Deshalb sei es so wichtig, dieses Feld nicht nur den Datenwissenschaftler:innen zu überlassen, sind sich die Juristin und der Sozialethiker einig. „Wir müssen beginnen, AI-Systeme mit einem menschenzentrierten Ansatz zu entwickeln, der wesentliche Punkte schon im Design mitdenkt und wir müssen umfassende Maßnahmen zur Sensibilisierung für das Thema KI in der Bevölkerung setzen“, sagt Gremsl.

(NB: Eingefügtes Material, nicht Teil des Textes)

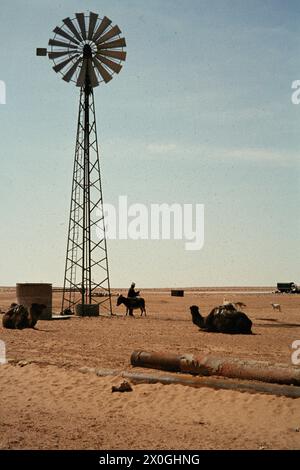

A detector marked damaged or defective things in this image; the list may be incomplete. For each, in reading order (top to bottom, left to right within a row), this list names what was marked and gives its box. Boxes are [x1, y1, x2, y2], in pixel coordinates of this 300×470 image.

rusty pipe [131, 352, 300, 386]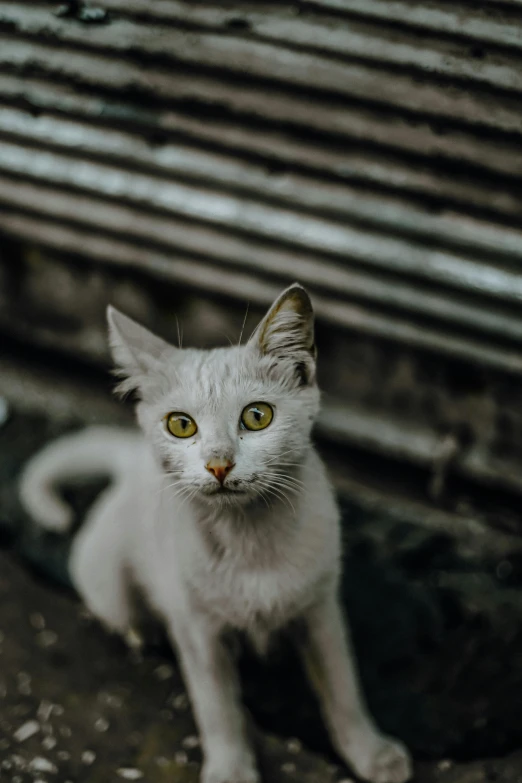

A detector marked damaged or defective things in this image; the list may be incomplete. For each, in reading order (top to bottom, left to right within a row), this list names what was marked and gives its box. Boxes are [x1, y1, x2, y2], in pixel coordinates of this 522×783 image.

rusty metal [1, 1, 520, 496]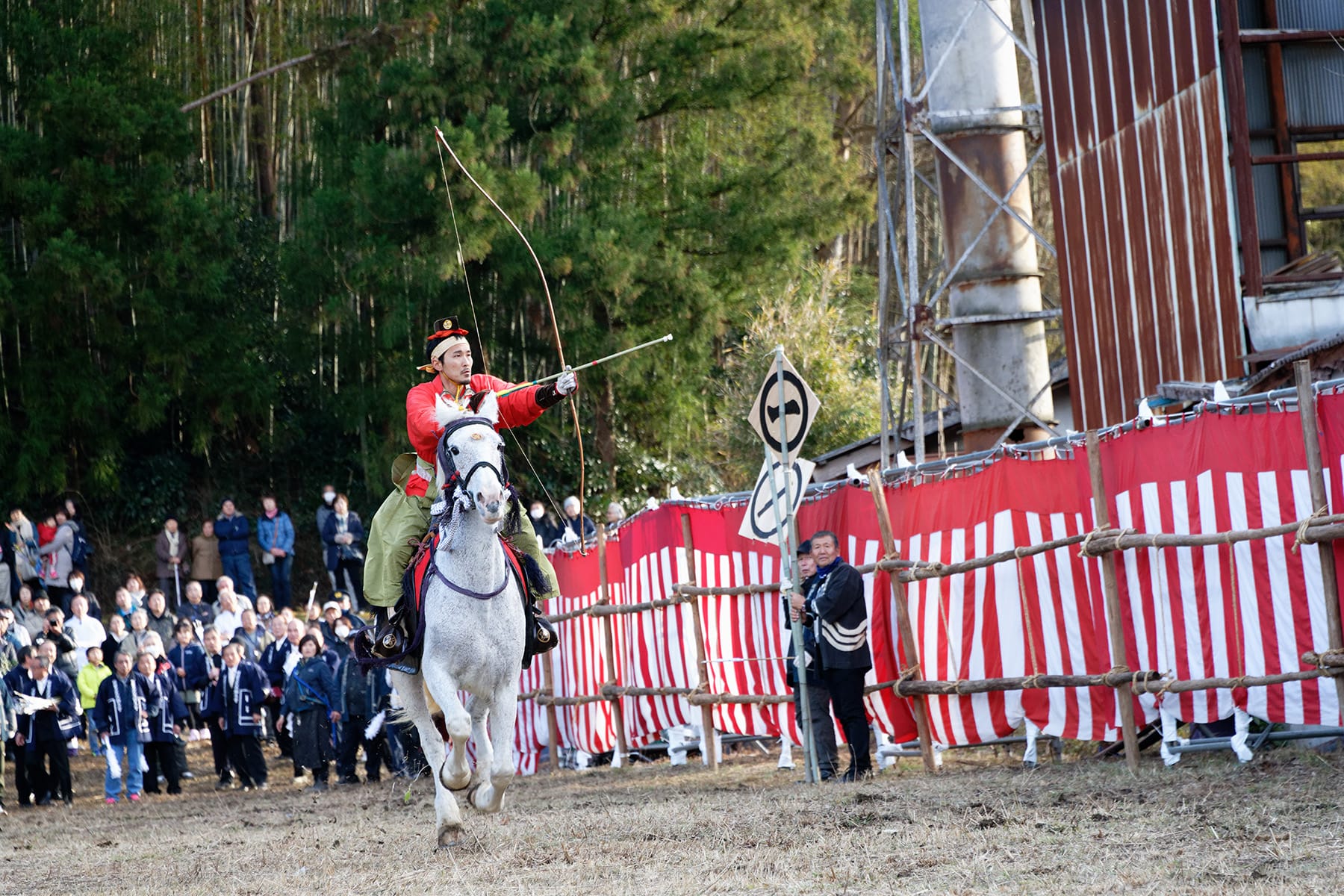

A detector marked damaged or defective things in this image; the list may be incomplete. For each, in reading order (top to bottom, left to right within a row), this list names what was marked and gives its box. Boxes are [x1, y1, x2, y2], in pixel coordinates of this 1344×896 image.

rusty corrugated metal building [1032, 0, 1344, 429]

Seine Kollegin Hödl ergänzt: „Es geht doch letztlich um die Menschenrechte.“
Diskussion mit Live-Stream
Dem kontroversen Thema Künstliche Intelligenz widmet sich auch der 85. „Am Puls“ Talk des FWF und der Uni Graz im Orpheum Graz am 6. Juni 2023. KI-Expertin und Geschäftsführerin von DAIN Studios Austria, sowie Georg Vogeler, Historiker und Professor für Digital Humanities an der Universität Graz diskutieren über Visionen und Möglichkeiten, über Gefahren und Ängste der Technologie.